The most recent commits in master are finally thread-safe. At least I hope so. The snake is nicely labeled with a continuous yellow, and everything else seems to work smooth. I had to make some sacrifices to get this to work, though. First of all, I swapped the Vigra UnionFind with a Python one, because I want it to be thread safe - writing a wrapper for this seemed like overkill. The other problem I encountered with locks and lazyflow: when I tried to use an OpCompressedcache instead of a ChunkedArray, I ended up getting deadlocks no matter how hard I tried to find a reason for it. These deadlocks show up when launching requests from within critical operations. I asssume there must be some special functionality regarding thread management that undermines my locking policy.

But enough of the past: welcome to the future. In the future we will have more of everything - especially more dimensions. The current operator does only support 3d spatial data, which is a shame. It should be able to treat 4d and even 5d data as well!
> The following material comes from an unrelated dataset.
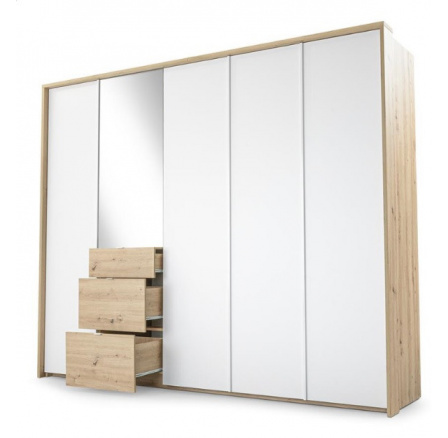 Šatníková skriňa NICEA 255 so zrkadlom, biela + dub Artisan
The problem with 5d support in ilastik, although problem might be too much here, is that in principle every applet and workflow supports 5-d data, but you might run into problems if your datasets are somewhat ill-formed. And I’m not even speaking of the ambiguity that some specific axes orders show. We decided a while ago that we want to handle everything as 5d data internally, which was in principle a brilliant decision. You could write new operators and would not have to support anything but 5d txyzc, and ilastik would handle the rest. There is even a wrapping operator in lazyflow that turns old 3d operators into fully functional 5d ones.
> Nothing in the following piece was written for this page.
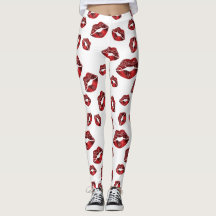 Red Lips Kiss Pattern Leggings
But there’s a drawback to this. For some datasets, most of them having many time slices, the loading times went up to hours. And that is graph construction time, not calculation. The solution to this problem is also clear: write 5d operators to start with. The last operators I touched went something like this:

def execute(self, slot, subindex, roi, result):
    for c in range(nchannels):
        for t in range(ntime):
            data = self.Input[t, ..., c].wait()
            modified = self.treatData(data)
            result[t, ..., c] = modified

After a while, you memorize this pattern, and just automatically apply it everywhere. And at some point you get frustrated, because you don’t want to write double for loops any more, and procrastinate by writing blog posts.